### WHAT YOU NEED TO DO
Everything except the pictures should be printed exactly as it appears in the records.

### DATA EXCERPTS
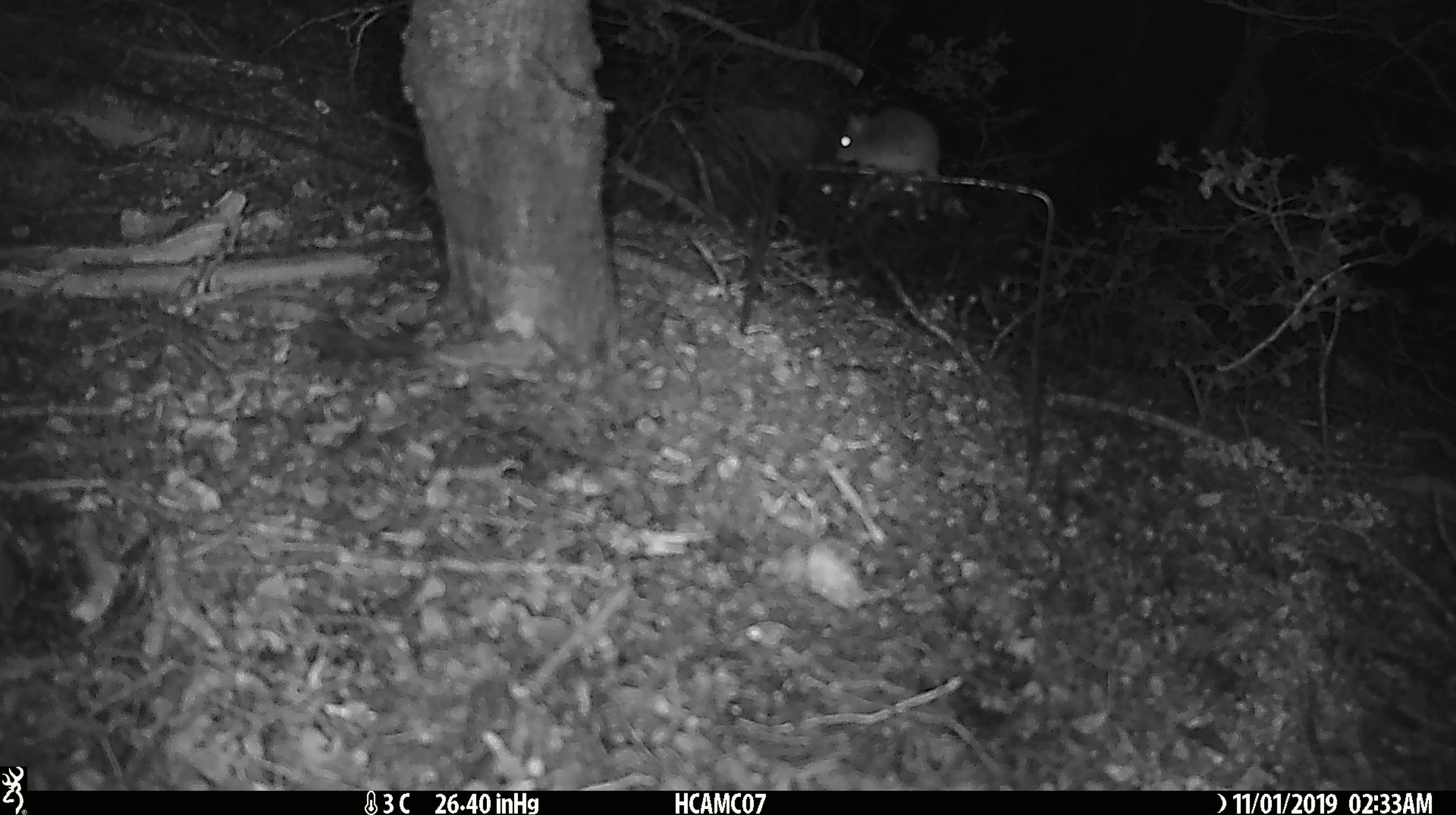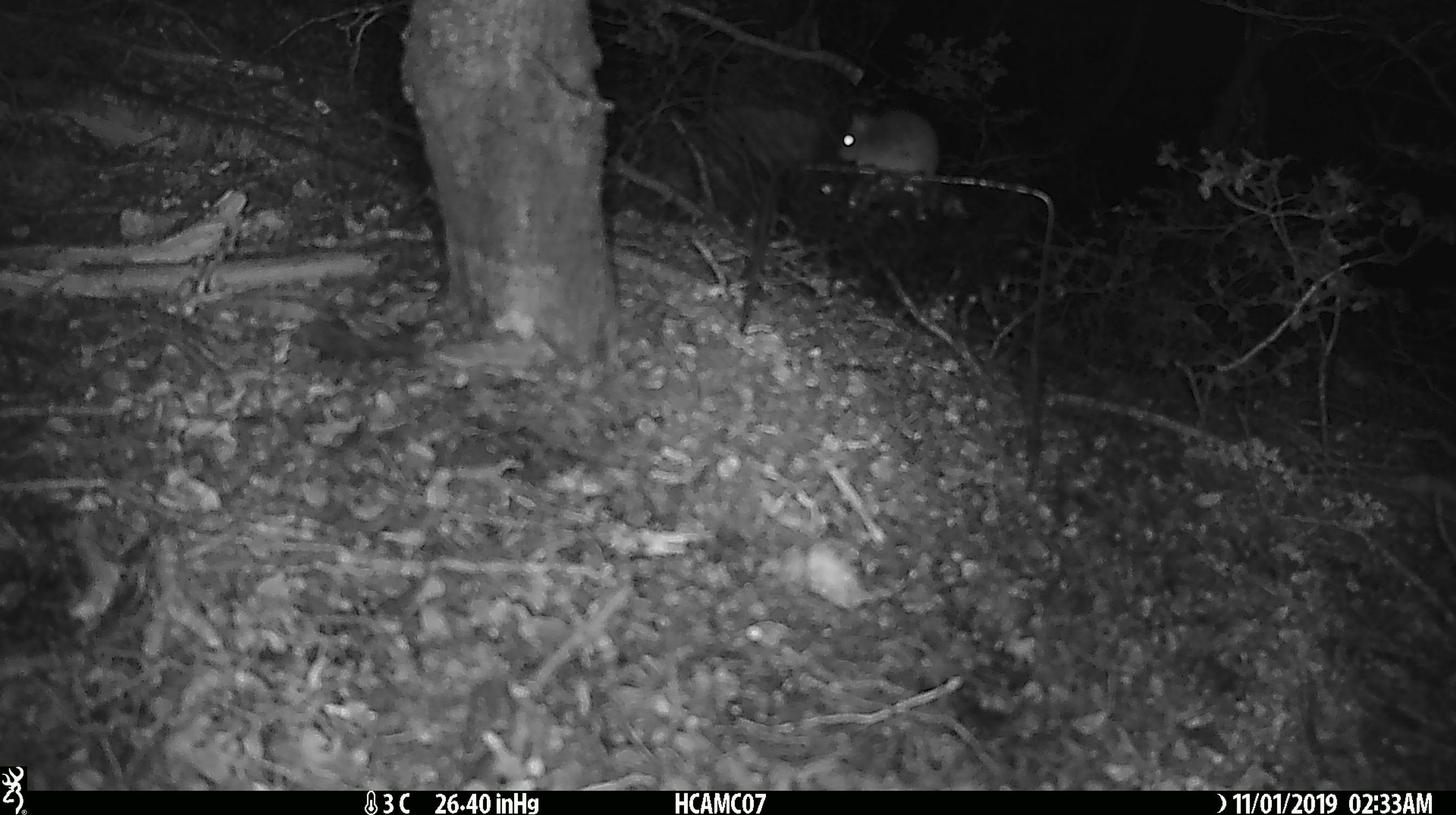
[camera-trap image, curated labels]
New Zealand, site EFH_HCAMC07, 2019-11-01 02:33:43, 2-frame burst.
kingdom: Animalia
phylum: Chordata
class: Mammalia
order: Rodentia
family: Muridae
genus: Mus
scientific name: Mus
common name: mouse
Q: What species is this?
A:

### WRITTEN ANSWER
[camera-trap image, curated labels]
New Zealand, site EFH_HCAMC07, 2019-11-01 02:33:43, 2-frame burst.
kingdom: Animalia
phylum: Chordata
class: Mammalia
order: Rodentia
family: Muridae
genus: Mus
scientific name: Mus
common name: mouse
Q: What species is this?
A:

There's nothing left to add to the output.